Sectorale impact, omvang en profiel van tijdelijke werkloosheid in de eerste maanden van de coronacrisis
De nieuwe Dynam-paper biedt voor het eerst in ons land een omvattend en gelaagd beeld van de sectorale impact van de crisis. Om deze impact in te schatten, bekijken we het systeem van tijdelijke werkloosheid, opgezet met het uitzonderlijke karakter van corona-overmacht. De analyses zijn gebaseerd op een datakoppeling van RVA-RSZ gegevens, uitgevoerd door de KSZ en ter beschikking gesteld in het kader van de Dynam-samenwerking.
We zien in april een totaal van 927 670 werknemers op tijdelijke werkloosheid, of naar schatting minstens 80 % van de te verwachten volledige populatie tijdelijk werklozen voor de maand april 2020. In totaal zag ruim 1 op 4 van de volledige populatie loontrekkenden op de Belgische arbeidsmarkt zijn activiteiten deels of volledig verminderd door toedoen van de coronacrisis.
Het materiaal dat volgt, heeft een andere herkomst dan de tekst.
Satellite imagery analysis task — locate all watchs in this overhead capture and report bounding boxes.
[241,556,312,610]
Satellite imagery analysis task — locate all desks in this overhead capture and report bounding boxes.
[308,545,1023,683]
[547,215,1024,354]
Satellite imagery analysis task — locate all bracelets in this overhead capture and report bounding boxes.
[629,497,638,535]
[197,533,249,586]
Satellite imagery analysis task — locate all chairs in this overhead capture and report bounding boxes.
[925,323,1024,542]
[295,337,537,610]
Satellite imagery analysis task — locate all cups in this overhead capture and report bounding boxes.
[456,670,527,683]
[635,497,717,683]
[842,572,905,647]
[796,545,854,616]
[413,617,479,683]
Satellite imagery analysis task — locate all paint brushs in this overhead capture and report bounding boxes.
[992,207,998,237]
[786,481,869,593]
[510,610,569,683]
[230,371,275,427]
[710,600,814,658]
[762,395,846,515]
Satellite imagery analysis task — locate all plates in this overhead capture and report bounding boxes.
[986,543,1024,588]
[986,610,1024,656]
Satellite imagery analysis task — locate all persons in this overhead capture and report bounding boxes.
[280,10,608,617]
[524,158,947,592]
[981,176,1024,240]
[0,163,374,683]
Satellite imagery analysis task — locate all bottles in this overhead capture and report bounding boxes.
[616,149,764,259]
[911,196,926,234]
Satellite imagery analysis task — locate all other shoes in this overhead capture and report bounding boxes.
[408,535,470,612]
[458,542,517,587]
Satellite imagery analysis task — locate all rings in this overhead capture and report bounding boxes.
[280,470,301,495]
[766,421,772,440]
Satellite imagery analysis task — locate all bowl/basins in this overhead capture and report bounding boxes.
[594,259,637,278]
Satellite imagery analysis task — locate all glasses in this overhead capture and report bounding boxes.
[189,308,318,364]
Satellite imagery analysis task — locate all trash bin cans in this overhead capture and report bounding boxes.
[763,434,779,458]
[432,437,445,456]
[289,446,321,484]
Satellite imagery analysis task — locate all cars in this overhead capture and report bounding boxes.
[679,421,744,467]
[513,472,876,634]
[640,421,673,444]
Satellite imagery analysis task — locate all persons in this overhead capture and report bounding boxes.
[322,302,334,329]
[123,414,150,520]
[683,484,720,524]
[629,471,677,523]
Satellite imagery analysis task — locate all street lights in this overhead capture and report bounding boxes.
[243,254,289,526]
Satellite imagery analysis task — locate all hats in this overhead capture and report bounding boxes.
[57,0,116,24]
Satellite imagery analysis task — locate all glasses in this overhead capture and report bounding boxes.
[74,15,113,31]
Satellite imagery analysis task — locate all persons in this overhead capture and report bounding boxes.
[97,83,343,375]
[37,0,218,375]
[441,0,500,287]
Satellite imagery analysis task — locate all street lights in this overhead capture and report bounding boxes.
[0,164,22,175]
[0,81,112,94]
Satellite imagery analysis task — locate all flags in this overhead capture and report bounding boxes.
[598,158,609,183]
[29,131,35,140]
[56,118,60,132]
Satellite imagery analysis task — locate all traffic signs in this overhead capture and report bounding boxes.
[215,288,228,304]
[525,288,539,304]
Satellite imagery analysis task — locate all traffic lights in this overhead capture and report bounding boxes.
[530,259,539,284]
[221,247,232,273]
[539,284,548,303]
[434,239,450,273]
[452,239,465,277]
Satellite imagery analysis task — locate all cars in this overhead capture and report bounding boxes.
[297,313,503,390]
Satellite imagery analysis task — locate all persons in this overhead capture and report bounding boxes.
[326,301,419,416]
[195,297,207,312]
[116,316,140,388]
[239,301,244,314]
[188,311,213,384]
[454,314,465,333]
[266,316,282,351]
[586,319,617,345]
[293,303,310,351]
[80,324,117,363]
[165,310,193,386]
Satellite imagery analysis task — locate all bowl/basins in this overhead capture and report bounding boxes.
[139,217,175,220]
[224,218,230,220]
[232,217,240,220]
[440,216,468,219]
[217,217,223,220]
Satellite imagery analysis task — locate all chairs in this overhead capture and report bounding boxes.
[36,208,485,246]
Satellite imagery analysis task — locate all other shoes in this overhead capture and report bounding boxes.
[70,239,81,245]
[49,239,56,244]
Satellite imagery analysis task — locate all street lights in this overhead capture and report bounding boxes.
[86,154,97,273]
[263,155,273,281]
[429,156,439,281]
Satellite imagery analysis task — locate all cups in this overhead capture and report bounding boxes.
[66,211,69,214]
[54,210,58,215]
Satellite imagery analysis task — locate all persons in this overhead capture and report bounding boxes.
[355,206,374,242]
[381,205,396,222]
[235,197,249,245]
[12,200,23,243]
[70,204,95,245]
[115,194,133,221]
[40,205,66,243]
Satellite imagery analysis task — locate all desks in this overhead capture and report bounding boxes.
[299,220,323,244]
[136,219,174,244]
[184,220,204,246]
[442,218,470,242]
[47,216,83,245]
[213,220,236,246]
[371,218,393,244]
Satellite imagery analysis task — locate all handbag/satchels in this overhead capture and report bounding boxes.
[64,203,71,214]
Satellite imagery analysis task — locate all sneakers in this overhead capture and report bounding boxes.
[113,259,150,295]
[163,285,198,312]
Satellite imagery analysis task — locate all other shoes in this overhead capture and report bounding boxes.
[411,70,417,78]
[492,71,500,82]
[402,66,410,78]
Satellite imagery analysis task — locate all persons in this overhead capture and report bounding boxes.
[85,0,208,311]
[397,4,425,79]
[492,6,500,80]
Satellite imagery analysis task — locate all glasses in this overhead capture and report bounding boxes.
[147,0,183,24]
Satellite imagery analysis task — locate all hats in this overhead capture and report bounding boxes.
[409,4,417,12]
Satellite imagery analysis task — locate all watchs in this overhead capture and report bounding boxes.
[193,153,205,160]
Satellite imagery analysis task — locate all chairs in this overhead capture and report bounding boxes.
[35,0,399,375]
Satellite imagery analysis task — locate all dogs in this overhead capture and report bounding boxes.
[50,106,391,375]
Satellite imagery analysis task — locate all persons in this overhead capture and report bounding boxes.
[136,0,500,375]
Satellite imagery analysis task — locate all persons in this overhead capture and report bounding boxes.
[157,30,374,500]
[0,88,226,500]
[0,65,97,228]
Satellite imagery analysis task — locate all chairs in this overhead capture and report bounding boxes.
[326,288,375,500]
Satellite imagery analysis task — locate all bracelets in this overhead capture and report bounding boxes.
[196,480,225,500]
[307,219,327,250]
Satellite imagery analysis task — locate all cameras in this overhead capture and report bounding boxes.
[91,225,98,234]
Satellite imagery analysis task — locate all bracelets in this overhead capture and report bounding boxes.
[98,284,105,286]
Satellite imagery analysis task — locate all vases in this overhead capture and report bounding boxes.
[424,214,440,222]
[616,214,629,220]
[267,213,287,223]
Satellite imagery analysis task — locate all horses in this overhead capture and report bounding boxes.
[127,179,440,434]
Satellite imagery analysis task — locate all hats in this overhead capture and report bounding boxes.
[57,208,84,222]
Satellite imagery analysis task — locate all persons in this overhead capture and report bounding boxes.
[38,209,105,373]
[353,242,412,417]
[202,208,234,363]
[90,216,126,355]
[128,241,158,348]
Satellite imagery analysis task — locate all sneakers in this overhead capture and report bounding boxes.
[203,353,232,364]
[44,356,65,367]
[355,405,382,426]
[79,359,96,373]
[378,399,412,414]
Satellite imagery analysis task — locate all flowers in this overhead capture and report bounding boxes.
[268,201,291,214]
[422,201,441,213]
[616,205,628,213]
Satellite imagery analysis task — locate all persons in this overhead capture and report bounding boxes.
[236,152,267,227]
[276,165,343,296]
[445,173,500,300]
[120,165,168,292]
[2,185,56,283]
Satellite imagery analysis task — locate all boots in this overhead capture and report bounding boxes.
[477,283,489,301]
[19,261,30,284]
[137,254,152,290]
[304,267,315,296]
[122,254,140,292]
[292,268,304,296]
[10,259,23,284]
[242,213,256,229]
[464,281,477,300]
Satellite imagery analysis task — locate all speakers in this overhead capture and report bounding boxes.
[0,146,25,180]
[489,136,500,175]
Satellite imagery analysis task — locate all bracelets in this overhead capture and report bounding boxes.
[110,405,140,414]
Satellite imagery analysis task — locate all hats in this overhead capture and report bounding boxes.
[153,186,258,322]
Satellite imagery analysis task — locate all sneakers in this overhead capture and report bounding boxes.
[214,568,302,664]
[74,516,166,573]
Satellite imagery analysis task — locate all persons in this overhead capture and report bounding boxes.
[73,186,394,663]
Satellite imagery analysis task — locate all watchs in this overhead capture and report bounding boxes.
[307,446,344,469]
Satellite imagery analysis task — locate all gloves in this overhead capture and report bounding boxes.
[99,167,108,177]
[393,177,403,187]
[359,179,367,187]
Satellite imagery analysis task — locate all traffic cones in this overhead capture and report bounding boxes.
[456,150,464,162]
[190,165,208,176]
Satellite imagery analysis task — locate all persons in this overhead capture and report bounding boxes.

We tonen aan dat de impact ruimer gaat dan enkel die sectoren die te maken kregen met een verplichte sluiting (horeca, kunst- en amusementssector, handel...). Zo blijken heel wat industriesectoren, met name de autoassemblage en enkele kleinere industriesectoren, nog zwaarder getroffen.
Een link met de Dynam-tijdreeks toont verder een verband tussen de dynamiek van een sector en het vermogen om sneller herop te leven na een periode van laagconjunctuur. Zwaar getroffen sectoren met een hoge dynamiek betreffen onder andere de horeca, de sport, ontspanning en recreatie en de kunst- en amusementssector. Deze sectoren zullen mogelijk sneller heropleven na de huidige gezondheids- en economische crisis dan de weinig dynamische industriesectoren. Al betekent herstel niet noodzakelijk dat dezelfde mensen aan de slag blijven en dezelfde ondernemingen blijven bestaan. Een snel herstel zal verder afhangen van enkele dwingende randvoorwaarden, zoals het op gang komen van het culturele en verenigingsleven, het toerisme, de koopkracht en binnenlandse consumptie, de normalisering van de internationale economie en de hardnekkigheid van het coronavirus waarmee het allemaal begon.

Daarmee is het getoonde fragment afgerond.